→ **Direction**: Reproduce every one of the entries below word for word, without adding, dropping, or altering anything.

→ **Data extract**:

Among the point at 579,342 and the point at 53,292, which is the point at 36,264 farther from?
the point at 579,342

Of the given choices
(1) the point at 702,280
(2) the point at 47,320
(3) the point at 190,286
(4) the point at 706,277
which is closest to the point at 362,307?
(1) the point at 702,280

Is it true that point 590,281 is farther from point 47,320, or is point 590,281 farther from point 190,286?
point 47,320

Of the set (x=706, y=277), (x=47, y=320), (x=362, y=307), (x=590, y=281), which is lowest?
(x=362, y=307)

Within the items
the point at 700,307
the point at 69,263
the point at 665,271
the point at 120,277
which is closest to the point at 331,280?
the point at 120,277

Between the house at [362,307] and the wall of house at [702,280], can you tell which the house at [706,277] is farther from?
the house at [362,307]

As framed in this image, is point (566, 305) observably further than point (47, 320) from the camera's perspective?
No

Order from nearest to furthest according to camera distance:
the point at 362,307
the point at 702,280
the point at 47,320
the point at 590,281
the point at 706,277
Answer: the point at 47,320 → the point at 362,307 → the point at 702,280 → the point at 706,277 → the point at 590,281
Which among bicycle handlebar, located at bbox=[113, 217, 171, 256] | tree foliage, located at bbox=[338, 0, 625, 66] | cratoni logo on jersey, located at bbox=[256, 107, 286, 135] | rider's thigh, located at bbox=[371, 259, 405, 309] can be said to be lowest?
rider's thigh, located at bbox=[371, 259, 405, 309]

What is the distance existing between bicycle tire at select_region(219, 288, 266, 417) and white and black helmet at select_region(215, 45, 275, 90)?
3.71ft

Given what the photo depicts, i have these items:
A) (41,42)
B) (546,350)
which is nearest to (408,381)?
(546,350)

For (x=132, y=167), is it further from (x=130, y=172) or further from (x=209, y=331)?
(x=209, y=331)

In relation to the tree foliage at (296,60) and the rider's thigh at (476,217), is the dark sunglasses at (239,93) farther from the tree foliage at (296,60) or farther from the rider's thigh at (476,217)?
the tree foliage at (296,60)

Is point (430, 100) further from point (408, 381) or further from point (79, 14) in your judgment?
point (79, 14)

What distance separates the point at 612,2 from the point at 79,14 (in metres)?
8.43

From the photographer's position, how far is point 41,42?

→ **Task answer**:
Among the point at 579,342 and the point at 53,292, which is the point at 36,264 farther from?
the point at 579,342

Of the given choices
(1) the point at 702,280
(2) the point at 47,320
(3) the point at 190,286
(4) the point at 706,277
which is closest to the point at 362,307?
(1) the point at 702,280

Is it true that point 590,281 is farther from point 47,320, or is point 590,281 farther from point 190,286?
point 47,320

Of the set (x=706, y=277), (x=47, y=320), (x=362, y=307), (x=590, y=281), which is lowest?
(x=362, y=307)

Within the items
the point at 700,307
the point at 69,263
the point at 665,271
the point at 120,277
which is closest to the point at 331,280?
the point at 120,277

Between the house at [362,307] and the wall of house at [702,280], can you tell which the house at [706,277] is farther from?
the house at [362,307]

As framed in this image, is point (566, 305) observably further than point (47, 320) from the camera's perspective?
No

Order from nearest to furthest according to camera distance:
the point at 362,307
the point at 702,280
the point at 47,320
the point at 590,281
the point at 706,277
Answer: the point at 47,320 → the point at 362,307 → the point at 702,280 → the point at 706,277 → the point at 590,281
Which among bicycle handlebar, located at bbox=[113, 217, 171, 256] | tree foliage, located at bbox=[338, 0, 625, 66] | cratoni logo on jersey, located at bbox=[256, 107, 286, 135] | rider's thigh, located at bbox=[371, 259, 405, 309] can be said to be lowest?
rider's thigh, located at bbox=[371, 259, 405, 309]

What is the distance existing between bicycle tire at select_region(219, 288, 266, 417) and white and black helmet at select_region(215, 45, 275, 90)?
3.71ft

Given what the photo depicts, i have these items:
A) (41,42)
B) (546,350)
which is nearest to (408,381)?
(546,350)

For (x=132, y=167), is it further from (x=130, y=172) or further from (x=209, y=331)?
(x=209, y=331)

In relation to the tree foliage at (296,60) and the rider's thigh at (476,217), is the dark sunglasses at (239,93) farther from the tree foliage at (296,60) or farther from the rider's thigh at (476,217)?
the tree foliage at (296,60)

Is point (430, 100) further from point (408, 381) or further from point (79, 14) in your judgment?
point (79, 14)

What distance separates the point at 612,2 from the point at 79,14 (in metres)?
8.43

From the photographer's position, how far is point 41,42?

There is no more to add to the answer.